*** Opening of Input ***

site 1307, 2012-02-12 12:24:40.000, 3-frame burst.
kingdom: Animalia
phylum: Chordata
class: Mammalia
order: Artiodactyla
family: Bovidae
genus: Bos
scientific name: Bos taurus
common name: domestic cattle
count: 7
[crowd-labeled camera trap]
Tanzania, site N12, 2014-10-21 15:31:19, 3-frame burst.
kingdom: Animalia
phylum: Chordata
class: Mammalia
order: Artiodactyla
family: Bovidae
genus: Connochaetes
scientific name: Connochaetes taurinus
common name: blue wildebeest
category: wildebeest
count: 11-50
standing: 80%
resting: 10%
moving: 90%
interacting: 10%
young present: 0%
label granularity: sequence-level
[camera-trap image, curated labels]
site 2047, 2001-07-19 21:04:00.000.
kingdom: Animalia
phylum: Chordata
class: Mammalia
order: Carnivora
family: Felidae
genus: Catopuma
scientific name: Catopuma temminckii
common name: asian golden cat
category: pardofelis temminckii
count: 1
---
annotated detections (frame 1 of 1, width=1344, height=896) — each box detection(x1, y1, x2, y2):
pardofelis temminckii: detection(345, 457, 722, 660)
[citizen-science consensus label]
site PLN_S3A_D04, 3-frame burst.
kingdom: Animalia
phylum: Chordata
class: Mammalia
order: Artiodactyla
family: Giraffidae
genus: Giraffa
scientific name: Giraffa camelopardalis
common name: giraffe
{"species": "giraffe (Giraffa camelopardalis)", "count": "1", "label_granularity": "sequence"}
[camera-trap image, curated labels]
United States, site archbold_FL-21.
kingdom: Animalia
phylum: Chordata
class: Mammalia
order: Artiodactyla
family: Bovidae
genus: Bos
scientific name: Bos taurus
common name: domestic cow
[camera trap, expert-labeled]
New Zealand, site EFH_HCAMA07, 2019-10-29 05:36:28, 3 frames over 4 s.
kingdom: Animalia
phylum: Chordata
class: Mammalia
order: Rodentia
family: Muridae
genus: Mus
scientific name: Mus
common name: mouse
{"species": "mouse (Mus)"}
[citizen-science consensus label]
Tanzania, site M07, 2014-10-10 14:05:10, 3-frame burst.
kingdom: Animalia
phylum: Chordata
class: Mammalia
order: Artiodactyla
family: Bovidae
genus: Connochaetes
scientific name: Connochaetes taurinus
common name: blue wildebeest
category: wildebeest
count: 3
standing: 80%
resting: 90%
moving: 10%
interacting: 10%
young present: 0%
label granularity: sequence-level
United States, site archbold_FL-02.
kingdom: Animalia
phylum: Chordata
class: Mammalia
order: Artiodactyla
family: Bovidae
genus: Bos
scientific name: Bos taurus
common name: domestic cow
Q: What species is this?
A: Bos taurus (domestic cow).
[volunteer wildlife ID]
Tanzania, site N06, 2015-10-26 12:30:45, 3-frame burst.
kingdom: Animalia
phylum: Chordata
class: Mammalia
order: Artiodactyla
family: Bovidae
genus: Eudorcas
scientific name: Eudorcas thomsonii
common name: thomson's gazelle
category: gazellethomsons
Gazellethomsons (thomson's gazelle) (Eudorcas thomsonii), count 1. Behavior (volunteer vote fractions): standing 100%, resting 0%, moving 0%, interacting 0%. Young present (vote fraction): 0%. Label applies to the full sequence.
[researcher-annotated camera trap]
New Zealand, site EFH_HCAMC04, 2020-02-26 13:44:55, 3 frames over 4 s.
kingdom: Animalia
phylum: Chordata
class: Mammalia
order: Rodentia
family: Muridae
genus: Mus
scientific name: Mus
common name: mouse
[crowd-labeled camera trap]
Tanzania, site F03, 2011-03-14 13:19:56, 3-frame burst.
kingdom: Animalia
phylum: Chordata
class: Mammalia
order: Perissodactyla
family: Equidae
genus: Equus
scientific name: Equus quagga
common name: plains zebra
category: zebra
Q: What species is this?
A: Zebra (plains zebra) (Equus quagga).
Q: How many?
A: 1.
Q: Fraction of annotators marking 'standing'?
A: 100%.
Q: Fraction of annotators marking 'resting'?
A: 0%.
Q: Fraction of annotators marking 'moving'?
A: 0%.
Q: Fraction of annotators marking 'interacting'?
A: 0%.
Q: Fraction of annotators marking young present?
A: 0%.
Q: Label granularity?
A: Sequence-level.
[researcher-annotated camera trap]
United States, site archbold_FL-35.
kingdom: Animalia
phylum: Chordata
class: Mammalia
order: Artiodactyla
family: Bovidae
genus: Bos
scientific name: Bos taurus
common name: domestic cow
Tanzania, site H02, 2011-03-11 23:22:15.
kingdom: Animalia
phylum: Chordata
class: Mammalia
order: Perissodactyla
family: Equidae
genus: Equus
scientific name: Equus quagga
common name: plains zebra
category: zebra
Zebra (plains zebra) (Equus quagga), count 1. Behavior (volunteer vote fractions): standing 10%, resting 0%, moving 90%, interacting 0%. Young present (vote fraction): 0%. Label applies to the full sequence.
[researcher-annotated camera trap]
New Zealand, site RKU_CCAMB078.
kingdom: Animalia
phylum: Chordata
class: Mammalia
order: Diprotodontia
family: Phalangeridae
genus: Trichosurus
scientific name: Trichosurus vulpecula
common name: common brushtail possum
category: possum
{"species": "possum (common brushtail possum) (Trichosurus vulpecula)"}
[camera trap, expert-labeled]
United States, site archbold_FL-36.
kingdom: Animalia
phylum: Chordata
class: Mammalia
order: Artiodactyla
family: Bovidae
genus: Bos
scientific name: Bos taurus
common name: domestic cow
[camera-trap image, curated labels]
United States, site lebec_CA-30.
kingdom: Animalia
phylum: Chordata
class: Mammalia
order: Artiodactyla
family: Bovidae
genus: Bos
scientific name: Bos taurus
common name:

*** Close of Input ***

_What to produce_
Copy the whole of the data above exactly.

_Solution to this problem_
site 1307, 2012-02-12 12:24:40.000, 3-frame burst.
kingdom: Animalia
phylum: Chordata
class: Mammalia
order: Artiodactyla
family: Bovidae
genus: Bos
scientific name: Bos taurus
common name: domestic cattle
count: 7
[crowd-labeled camera trap]
Tanzania, site N12, 2014-10-21 15:31:19, 3-frame burst.
kingdom: Animalia
phylum: Chordata
class: Mammalia
order: Artiodactyla
family: Bovidae
genus: Connochaetes
scientific name: Connochaetes taurinus
common name: blue wildebeest
category: wildebeest
count: 11-50
standing: 80%
resting: 10%
moving: 90%
interacting: 10%
young present: 0%
label granularity: sequence-level
[camera-trap image, curated labels]
site 2047, 2001-07-19 21:04:00.000.
kingdom: Animalia
phylum: Chordata
class: Mammalia
order: Carnivora
family: Felidae
genus: Catopuma
scientific name: Catopuma temminckii
common name: asian golden cat
category: pardofelis temminckii
count: 1
---
annotated detections (frame 1 of 1, width=1344, height=896) — each box detection(x1, y1, x2, y2):
pardofelis temminckii: detection(345, 457, 722, 660)
[citizen-science consensus label]
site PLN_S3A_D04, 3-frame burst.
kingdom: Animalia
phylum: Chordata
class: Mammalia
order: Artiodactyla
family: Giraffidae
genus: Giraffa
scientific name: Giraffa camelopardalis
common name: giraffe
{"species": "giraffe (Giraffa camelopardalis)", "count": "1", "label_granularity": "sequence"}
[camera-trap image, curated labels]
United States, site archbold_FL-21.
kingdom: Animalia
phylum: Chordata
class: Mammalia
order: Artiodactyla
family: Bovidae
genus: Bos
scientific name: Bos taurus
common name: domestic cow
[camera trap, expert-labeled]
New Zealand, site EFH_HCAMA07, 2019-10-29 05:36:28, 3 frames over 4 s.
kingdom: Animalia
phylum: Chordata
class: Mammalia
order: Rodentia
family: Muridae
genus: Mus
scientific name: Mus
common name: mouse
{"species": "mouse (Mus)"}
[citizen-science consensus label]
Tanzania, site M07, 2014-10-10 14:05:10, 3-frame burst.
kingdom: Animalia
phylum: Chordata
class: Mammalia
order: Artiodactyla
family: Bovidae
genus: Connochaetes
scientific name: Connochaetes taurinus
common name: blue wildebeest
category: wildebeest
count: 3
standing: 80%
resting: 90%
moving: 10%
interacting: 10%
young present: 0%
label granularity: sequence-level
United States, site archbold_FL-02.
kingdom: Animalia
phylum: Chordata
class: Mammalia
order: Artiodactyla
family: Bovidae
genus: Bos
scientific name: Bos taurus
common name: domestic cow
Q: What species is this?
A: Bos taurus (domestic cow).
[volunteer wildlife ID]
Tanzania, site N06, 2015-10-26 12:30:45, 3-frame burst.
kingdom: Animalia
phylum: Chordata
class: Mammalia
order: Artiodactyla
family: Bovidae
genus: Eudorcas
scientific name: Eudorcas thomsonii
common name: thomson's gazelle
category: gazellethomsons
Gazellethomsons (thomson's gazelle) (Eudorcas thomsonii), count 1. Behavior (volunteer vote fractions): standing 100%, resting 0%, moving 0%, interacting 0%. Young present (vote fraction): 0%. Label applies to the full sequence.
[researcher-annotated camera trap]
New Zealand, site EFH_HCAMC04, 2020-02-26 13:44:55, 3 frames over 4 s.
kingdom: Animalia
phylum: Chordata
class: Mammalia
order: Rodentia
family: Muridae
genus: Mus
scientific name: Mus
common name: mouse
[crowd-labeled camera trap]
Tanzania, site F03, 2011-03-14 13:19:56, 3-frame burst.
kingdom: Animalia
phylum: Chordata
class: Mammalia
order: Perissodactyla
family: Equidae
genus: Equus
scientific name: Equus quagga
common name: plains zebra
category: zebra
Q: What species is this?
A: Zebra (plains zebra) (Equus quagga).
Q: How many?
A: 1.
Q: Fraction of annotators marking 'standing'?
A: 100%.
Q: Fraction of annotators marking 'resting'?
A: 0%.
Q: Fraction of annotators marking 'moving'?
A: 0%.
Q: Fraction of annotators marking 'interacting'?
A: 0%.
Q: Fraction of annotators marking young present?
A: 0%.
Q: Label granularity?
A: Sequence-level.
[researcher-annotated camera trap]
United States, site archbold_FL-35.
kingdom: Animalia
phylum: Chordata
class: Mammalia
order: Artiodactyla
family: Bovidae
genus: Bos
scientific name: Bos taurus
common name: domestic cow
Tanzania, site H02, 2011-03-11 23:22:15.
kingdom: Animalia
phylum: Chordata
class: Mammalia
order: Perissodactyla
family: Equidae
genus: Equus
scientific name: Equus quagga
common name: plains zebra
category: zebra
Zebra (plains zebra) (Equus quagga), count 1. Behavior (volunteer vote fractions): standing 10%, resting 0%, moving 90%, interacting 0%. Young present (vote fraction): 0%. Label applies to the full sequence.
[researcher-annotated camera trap]
New Zealand, site RKU_CCAMB078.
kingdom: Animalia
phylum: Chordata
class: Mammalia
order: Diprotodontia
family: Phalangeridae
genus: Trichosurus
scientific name: Trichosurus vulpecula
common name: common brushtail possum
category: possum
{"species": "possum (common brushtail possum) (Trichosurus vulpecula)"}
[camera trap, expert-labeled]
United States, site archbold_FL-36.
kingdom: Animalia
phylum: Chordata
class: Mammalia
order: Artiodactyla
family: Bovidae
genus: Bos
scientific name: Bos taurus
common name: domestic cow
[camera-trap image, curated labels]
United States, site lebec_CA-30.
kingdom: Animalia
phylum: Chordata
class: Mammalia
order: Artiodactyla
family: Bovidae
genus: Bos
scientific name: Bos taurus
common name:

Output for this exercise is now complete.